You should proceed with the following steps:
• Write a function that computes the Hessian matrix
• Write a function that uses Newton–Raphson to iteratively update the parameter values and search for
the optimal solution. You should use rep(0, ncol(x)) as your initial value.

• From the solution, replicate the summary matrix displayed above.
• Change the initial value to rep(1, ncol(x)) and comment on your findings.

Question 2 (LDA and QDA)

Load the handwritten digit data with the following code to generate training and testing data
# a plot of some samples
findRows <- function(zip, n) {
# Find n (random) rows with zip representing 0,1,2,…,9
res <- vector(length=10, mode=”list”)
names(res) <- 0:9
ind <- zip[,1]
for (j in 0:9) {
res[[j+1]] <- sample( which(ind==j), n ) }
return(res)
}
set.seed(1)

# find 100 samples for each digit for both the training and testing data
train.id <- findRows(zip.train, 100)
train.id = unlist(train.id)
test.id <- findRows(zip.test, 100)
test.id = unlist(test.id)
X = zip.train[train.id, -1]
Y = zip.train[train.id, 1]
dim(X)
## [1] 1000 256
Xtest = zip.test[test.id, -1]
Ytest = zip.test[test.id, 1]
dim(Xtest)
## [1] 1000 256

a) [5 points]
We want to write a code to implement the LDA method. Obtain Wk and bk in the discriminant function
defined in page 29 of the lecture notes “Class”. Then use these quantities on the testing dataset to predict
the digit. Calculate the confusion matrix and the prediction accuracy. You are not allowed to use built-in
functions lda.

b) [extra 3 points]
We also demonstrated that QDA does not work on this dataset.
• Use one of the regularized approaches provided in the lecture note, implement a method that can
produce good prediction accuracy
• Since the problem was caused by p > n, how about we reduced the dimension of the dataset first, and
apply QDA? Compare this approach with the previous one.

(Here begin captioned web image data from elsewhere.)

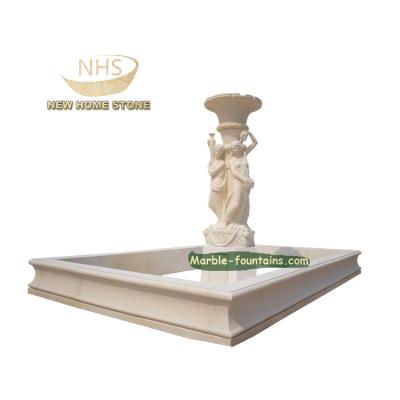 China Customer Size Modern Pool Rectangle Marble Statue Beige Fountain for sale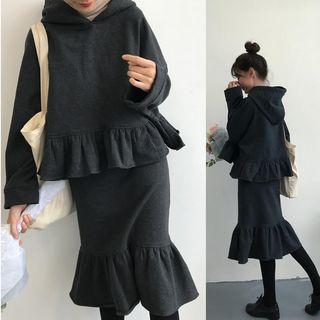 Set: Ruffle Hem Hoodie + Midi Skirt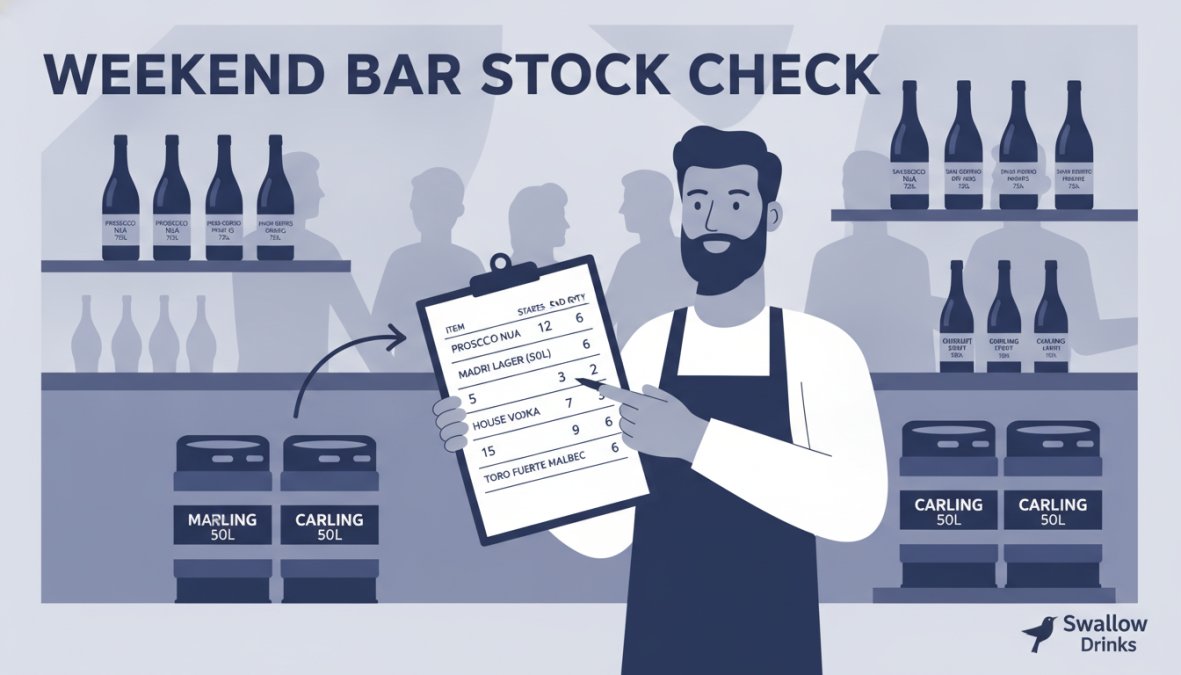 Bar manager with clipboard conducting stock count during busy weekend shift, checking bottles and kegs behind bar with warm overhead lighting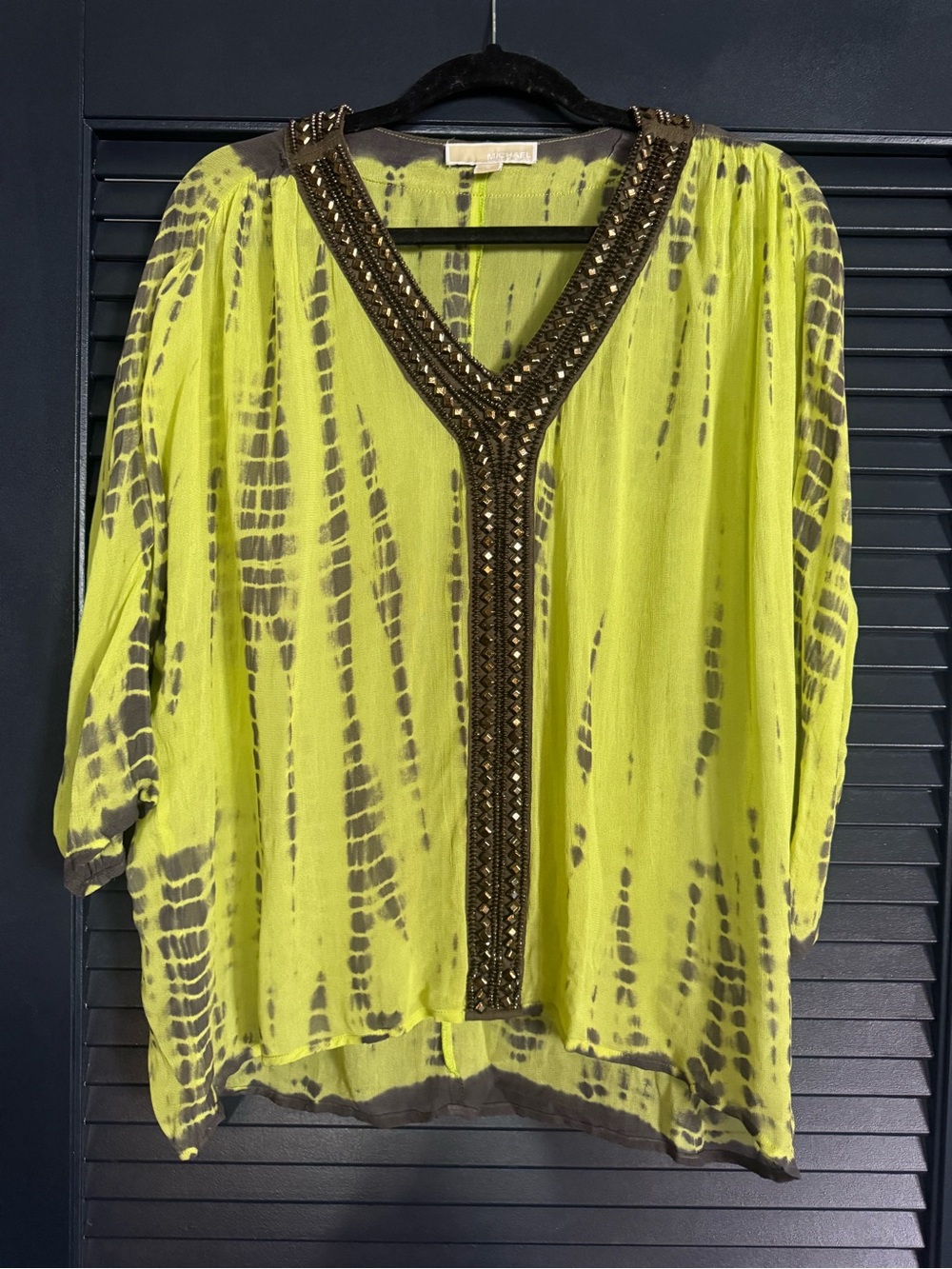 Michael Kors Lime Tie Dye Beaded Tunic Top S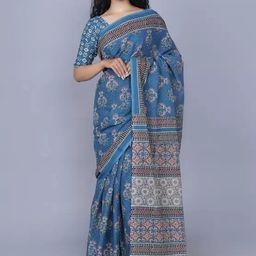 TROPWEAR Ethnic Motifs Pure Cotton Block Print Saree-45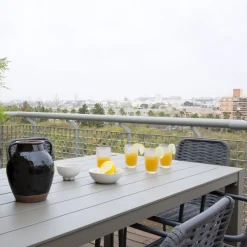 Ensemble Table inset et 4 chaises mink topo/grafito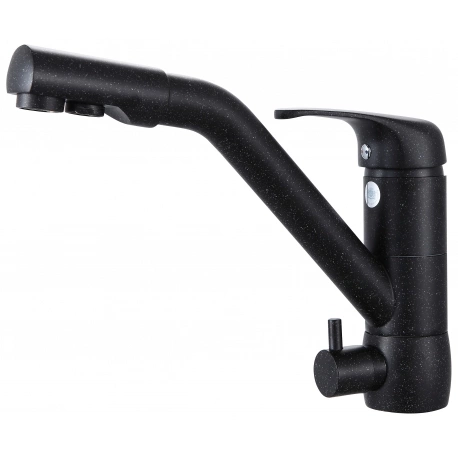 Смеситель для кухни (мойки) черный с подключением к фильтру с питьевой водой REIN GANZER GZ 16026C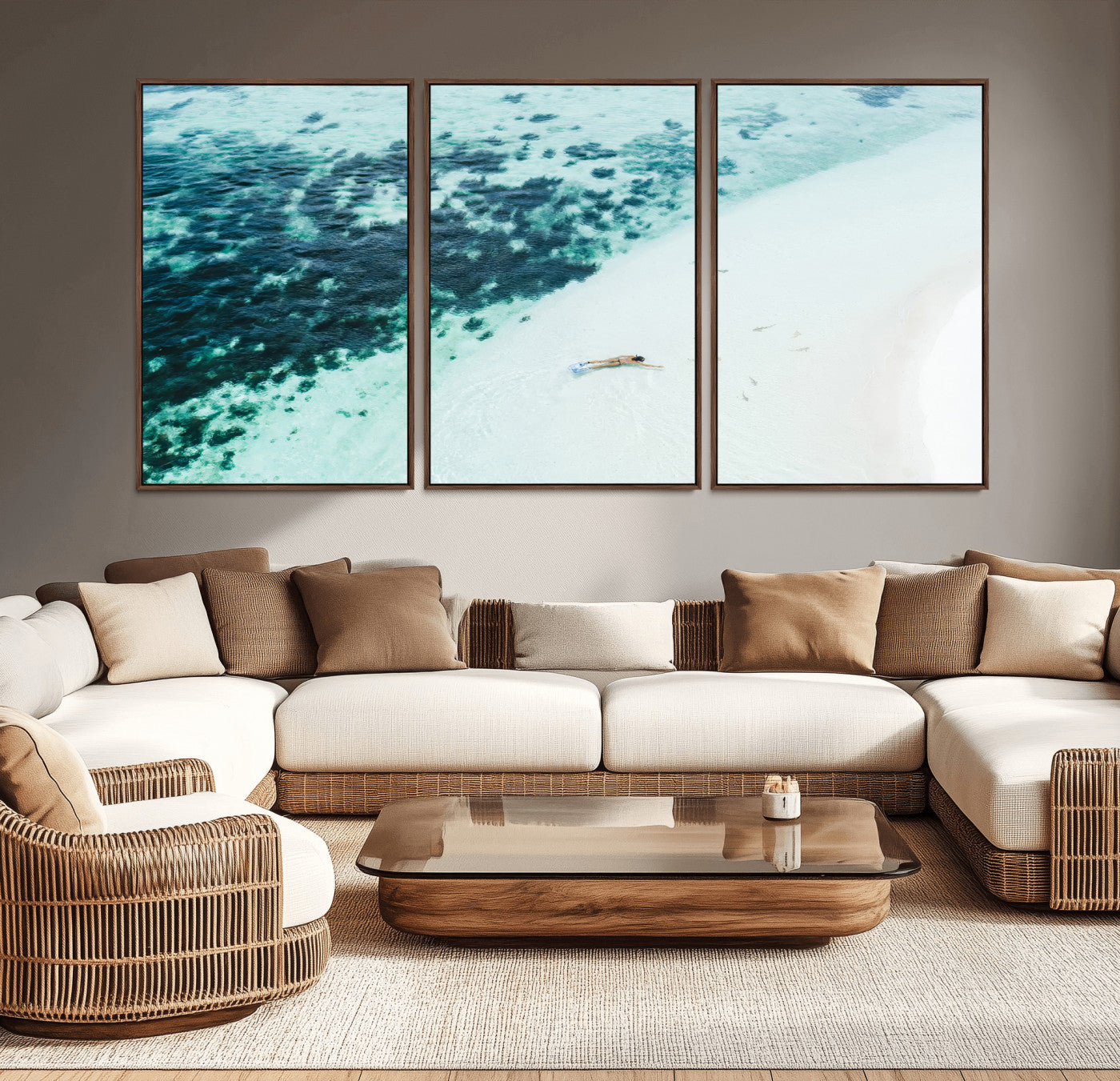 Canvas featuring an aerial view of a swimmer in shallow turquoise waters with coral patterns, ideal for tropical coastal home decor.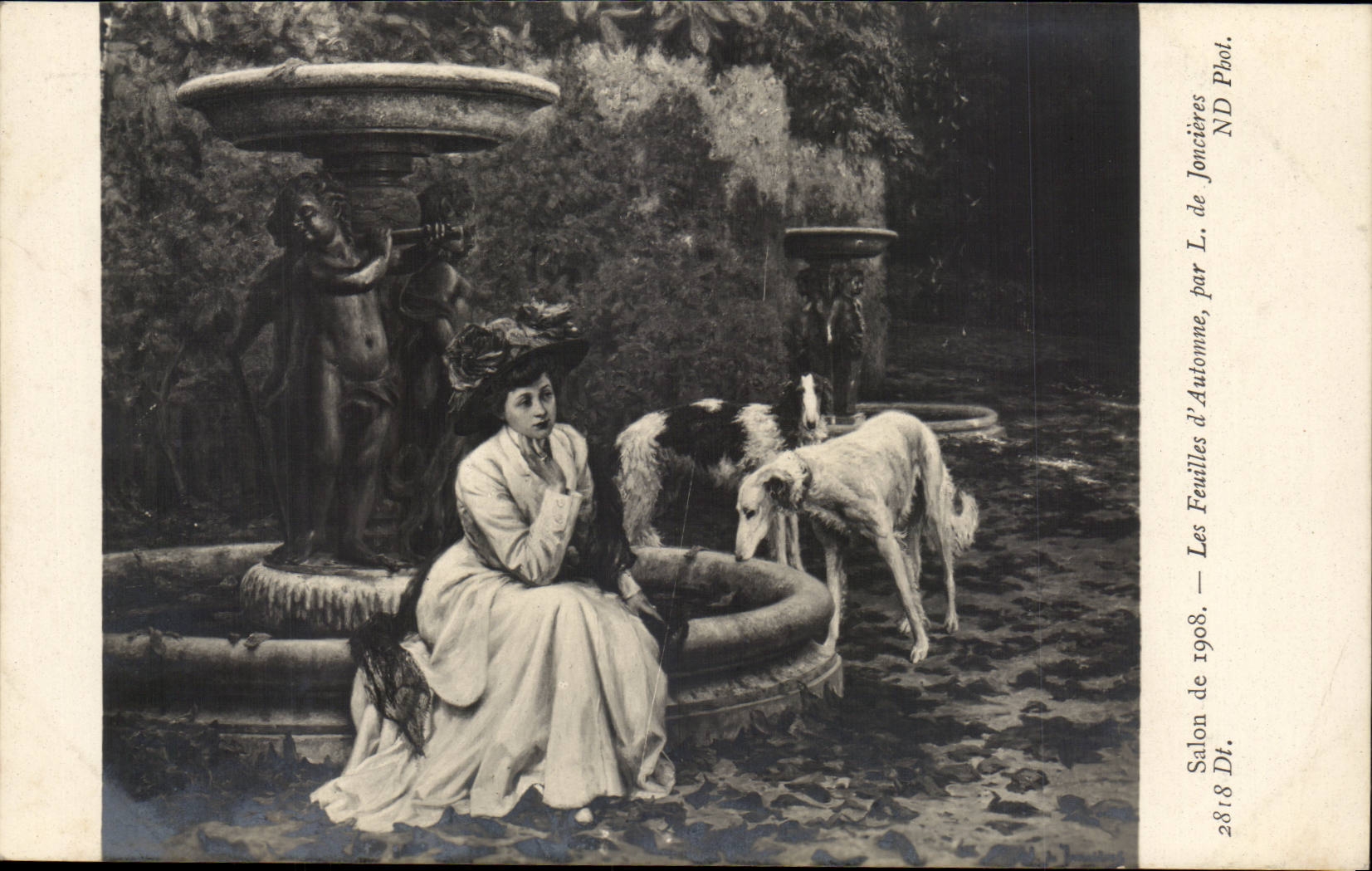 Living room of 1908 CPA sheets of autumn by L of Joncieres art painting dogs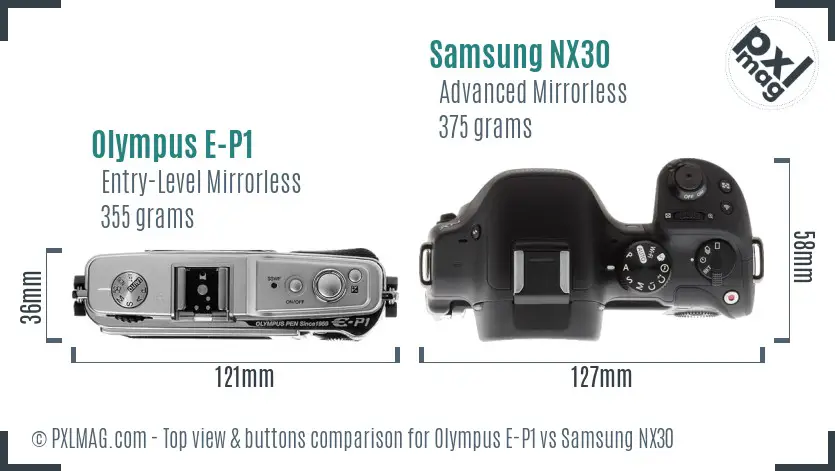 Olympus E-P1 vs Samsung NX30 top view buttons comparison
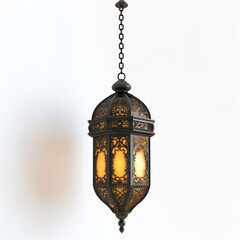 Fototapeta na wymiar minimalist Islamic hanging lantern isolated on a white background, modern and clean Ramadan Kareem decoration
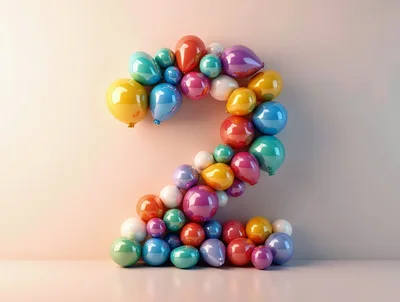 Number Two Balloon Sculpture on Studio Background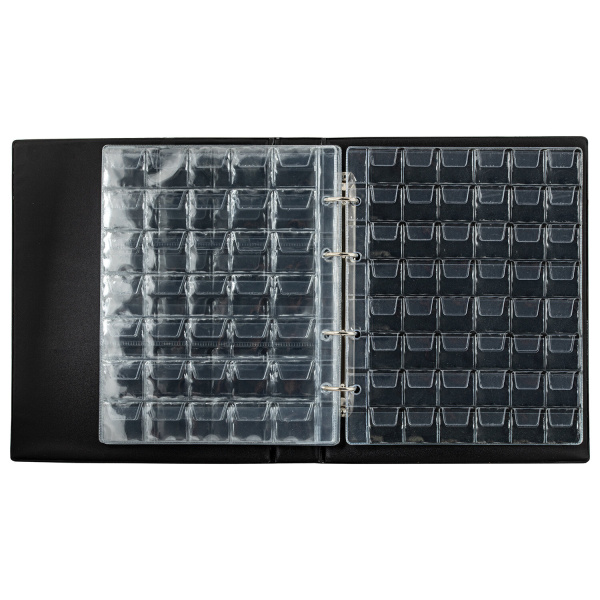 Альбом нумизмата для 297 монет и 6 бон (купюр) "OPTIMA", 230х270 мм, ПВХ, коричневый, STAFF, 238077 - Альбомы для монет и купюр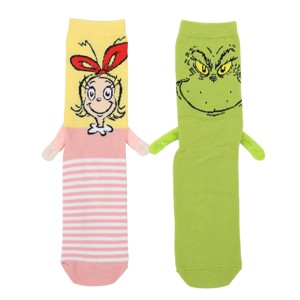The Grinch & Cindy-Lou-Who Women's Crew Magnetic Hand Holding Socks - 1 of 4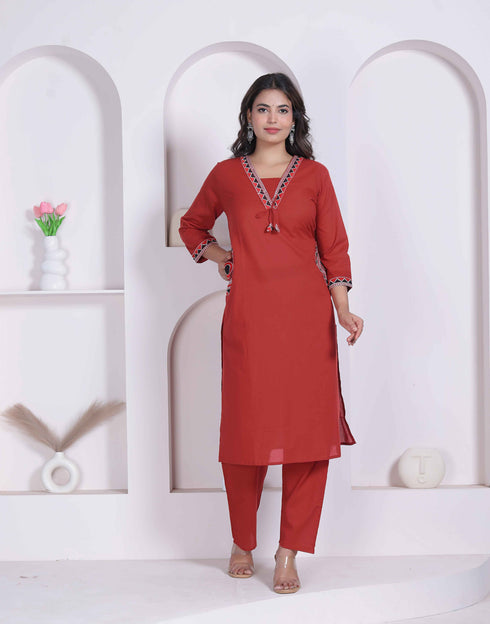 Miravan Womens Brown Straight Kurta Set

Question 3 [extra 3 points]

On pages 42-44 of lecture class, we have a golf example using naive Bayes method for categorical variables.
Write a code to implement naiveBayes method for categorical variables. Automate the calculation in this
example and output the calssification result for the instance today=(Sunny, Hot, Normal, False). You
are not allowed to use built-in functions naiveBayes, but you can use it to check your answer.